Architectural Iconoclasts - Virtual Reality

Writer: Alys Moody
Publisher: Martyn Sanjay





 

 

 

Sinuous and striking, Asymptote Architecture’s newest building designs feel as though they could move - perhaps as though they are moving. In years past, when Asymptote was working primarily in the realm of virtual architecture, this phenomenon would hardly be surprising. In fact, they made their name designing the New York Stock Exchange’s web environment and trading floor, and the Guggenheim Virtual Museum (which never opened for financial reasons) - ‘buildings’ in which movement was integral to the concept. But these new projects - the Penang Global City Centre in Malaysia, the World Business Centre Busan in South Korea, and a luxury residential tower in the United Arab Emirates - are different. These projects will be built, constructed from real materials in the real world.

Even without virtual reality, there is something futuristic in their aesthetic: the buildings, when they are built, will cleave to their origins as computer renderings. Their impact will lie in the unexpected but smooth twists and turns that would have been unthinkable only decades ago. They can be built only via the virtual, and they announce this hybridisation of reality and virtuality in their silhouette and their details.

With more than a decade’s background in virtual architecture, unbuilt designs, experimental work and theory, Hani Rashid and Lise Anne Couture, the husband and wife team behind Asymptote, approach the reality of built architecture via virtuality and theory. But what they emphasise is continuity, the close interrelationships that allow each aspect of their practice to feed back into the others.

Their current projects are notable in this context, for they seem to mark a definitive move to the built. Their buildings in Penang, Busan and the UAE are large commercial projects, destined to become landmark structures in
cities that are themselves poised to become the cutting-edge. Such buildings might be seen as the culmination of a trajectory that began with the HydraPier pavilion in 2002 and that has, since then, seen them design a luxury apartment block in New York City, where they are based, as well as the interiors of flagship stores for Carlos Miele and Alessi.

Work instructions:
**a)** Reproduce the passage of the Asymptote article starting at "Writer: Alys Moody" and ending at "the real world.".
**b)** Condense the paragraph of the Asymptote article that begins "With more than a decade’s background" into a shorter version that keeps its main facts.
**c)** Name each of the new projects, along with its location, that the Asymptote article lists in its opening paragraph.
The listing that follows has no connection to the Asymptote article.

Entries shown:
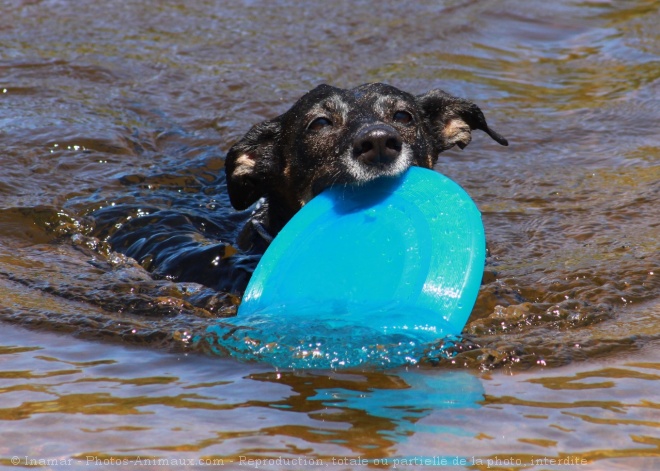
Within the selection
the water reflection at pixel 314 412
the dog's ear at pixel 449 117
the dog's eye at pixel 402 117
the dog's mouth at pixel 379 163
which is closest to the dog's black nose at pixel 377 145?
the dog's mouth at pixel 379 163

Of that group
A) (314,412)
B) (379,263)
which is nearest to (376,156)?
(379,263)

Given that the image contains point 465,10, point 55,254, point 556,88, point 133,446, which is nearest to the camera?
point 133,446

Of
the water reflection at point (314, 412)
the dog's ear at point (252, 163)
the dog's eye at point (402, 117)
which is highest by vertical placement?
the dog's eye at point (402, 117)

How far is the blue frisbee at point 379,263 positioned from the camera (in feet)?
15.2

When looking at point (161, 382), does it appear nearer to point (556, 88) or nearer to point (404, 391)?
point (404, 391)

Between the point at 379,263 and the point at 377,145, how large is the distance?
24.8 inches

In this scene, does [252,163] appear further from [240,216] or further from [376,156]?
[376,156]

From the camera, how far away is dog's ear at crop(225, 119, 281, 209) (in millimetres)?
6070

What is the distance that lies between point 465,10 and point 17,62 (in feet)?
17.2

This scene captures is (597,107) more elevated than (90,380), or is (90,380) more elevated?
(597,107)

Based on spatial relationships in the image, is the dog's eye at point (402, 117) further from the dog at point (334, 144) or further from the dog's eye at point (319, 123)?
the dog's eye at point (319, 123)

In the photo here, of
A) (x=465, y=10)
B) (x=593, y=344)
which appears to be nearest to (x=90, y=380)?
(x=593, y=344)

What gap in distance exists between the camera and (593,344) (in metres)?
4.50

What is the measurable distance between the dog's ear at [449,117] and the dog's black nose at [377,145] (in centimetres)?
109
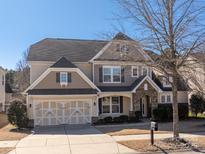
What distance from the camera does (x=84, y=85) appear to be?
2772 centimetres

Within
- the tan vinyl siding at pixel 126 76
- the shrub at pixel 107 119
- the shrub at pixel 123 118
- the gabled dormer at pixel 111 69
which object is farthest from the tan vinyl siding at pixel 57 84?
the shrub at pixel 123 118

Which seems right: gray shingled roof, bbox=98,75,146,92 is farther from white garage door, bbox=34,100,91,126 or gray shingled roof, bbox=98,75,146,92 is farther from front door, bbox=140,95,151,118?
white garage door, bbox=34,100,91,126

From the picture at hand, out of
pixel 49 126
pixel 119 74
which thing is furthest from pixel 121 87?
pixel 49 126

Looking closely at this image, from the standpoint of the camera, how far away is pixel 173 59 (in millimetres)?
15359

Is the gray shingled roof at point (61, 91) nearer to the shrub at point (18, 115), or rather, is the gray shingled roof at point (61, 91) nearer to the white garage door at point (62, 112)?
the white garage door at point (62, 112)

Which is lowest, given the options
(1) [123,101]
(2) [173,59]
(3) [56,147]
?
(3) [56,147]

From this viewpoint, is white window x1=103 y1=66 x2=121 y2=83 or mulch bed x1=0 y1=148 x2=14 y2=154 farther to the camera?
white window x1=103 y1=66 x2=121 y2=83

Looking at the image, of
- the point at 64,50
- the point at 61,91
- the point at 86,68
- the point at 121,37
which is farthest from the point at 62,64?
the point at 121,37

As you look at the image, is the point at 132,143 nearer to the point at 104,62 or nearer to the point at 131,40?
the point at 131,40

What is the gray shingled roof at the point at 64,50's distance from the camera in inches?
1206

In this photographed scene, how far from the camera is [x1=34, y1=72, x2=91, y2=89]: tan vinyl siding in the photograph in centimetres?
2670

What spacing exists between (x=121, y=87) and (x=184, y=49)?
616 inches

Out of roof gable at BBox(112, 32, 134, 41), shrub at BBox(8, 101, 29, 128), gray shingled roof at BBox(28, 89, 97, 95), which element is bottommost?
shrub at BBox(8, 101, 29, 128)

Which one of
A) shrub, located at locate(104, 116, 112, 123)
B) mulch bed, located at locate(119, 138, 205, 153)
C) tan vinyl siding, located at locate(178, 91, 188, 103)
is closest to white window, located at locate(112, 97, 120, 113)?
shrub, located at locate(104, 116, 112, 123)
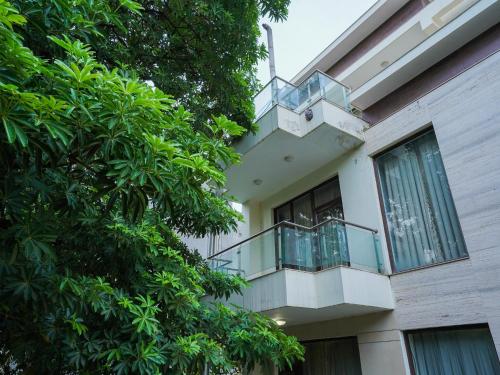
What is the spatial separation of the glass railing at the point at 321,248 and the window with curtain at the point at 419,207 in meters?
0.44

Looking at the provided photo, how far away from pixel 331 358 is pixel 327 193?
11.6 feet

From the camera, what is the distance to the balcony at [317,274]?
6.01 meters

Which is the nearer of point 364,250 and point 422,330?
point 422,330

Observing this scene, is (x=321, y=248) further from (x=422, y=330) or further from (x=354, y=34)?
(x=354, y=34)

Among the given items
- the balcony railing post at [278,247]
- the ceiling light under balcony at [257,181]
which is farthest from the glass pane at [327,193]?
the balcony railing post at [278,247]

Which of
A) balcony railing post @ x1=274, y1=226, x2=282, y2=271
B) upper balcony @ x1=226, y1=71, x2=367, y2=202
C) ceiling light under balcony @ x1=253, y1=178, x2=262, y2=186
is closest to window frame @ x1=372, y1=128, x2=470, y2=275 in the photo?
upper balcony @ x1=226, y1=71, x2=367, y2=202

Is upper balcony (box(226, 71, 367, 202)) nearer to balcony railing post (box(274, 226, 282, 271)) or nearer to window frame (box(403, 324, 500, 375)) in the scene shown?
balcony railing post (box(274, 226, 282, 271))

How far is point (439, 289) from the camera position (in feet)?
18.3

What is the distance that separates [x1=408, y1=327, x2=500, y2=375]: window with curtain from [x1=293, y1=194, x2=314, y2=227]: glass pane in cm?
361

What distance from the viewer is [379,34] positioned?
12312mm

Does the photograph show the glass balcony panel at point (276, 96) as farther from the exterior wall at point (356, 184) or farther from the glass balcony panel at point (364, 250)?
the glass balcony panel at point (364, 250)

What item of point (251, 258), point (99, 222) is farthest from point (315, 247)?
point (99, 222)

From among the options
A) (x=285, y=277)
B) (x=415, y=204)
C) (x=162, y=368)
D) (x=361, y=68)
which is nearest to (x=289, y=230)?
(x=285, y=277)

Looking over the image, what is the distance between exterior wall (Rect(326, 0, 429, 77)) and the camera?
1143 cm
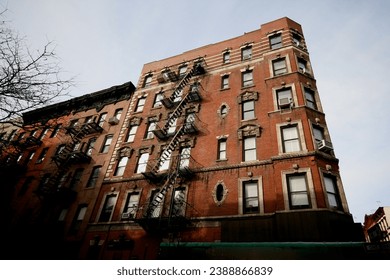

Solution list:
**a)**
Writer: Alys Moody
Publisher: Martyn Sanjay





 

 

 

Sinuous and striking, Asymptote Architecture’s newest building designs feel as though they could move - perhaps as though they are moving. In years past, when Asymptote was working primarily in the realm of virtual architecture, this phenomenon would hardly be surprising. In fact, they made their name designing the New York Stock Exchange’s web environment and trading floor, and the Guggenheim Virtual Museum (which never opened for financial reasons) - ‘buildings’ in which movement was integral to the concept. But these new projects - the Penang Global City Centre in Malaysia, the World Business Centre Busan in South Korea, and a luxury residential tower in the United Arab Emirates - are different. These projects will be built, constructed from real materials in the real world.

**b)** Hani Rashid and Lise Anne Couture, the husband and wife team behind Asymptote, bring over a decade of work in virtual architecture, unbuilt designs, experimental work and theory to built architecture, which they approach through virtuality and theory. They stress continuity, with each aspect of their practice feeding back into the others.

**c)**
- Penang Global City Centre, Malaysia
- World Business Centre Busan, South Korea
- A luxury residential tower, United Arab Emirates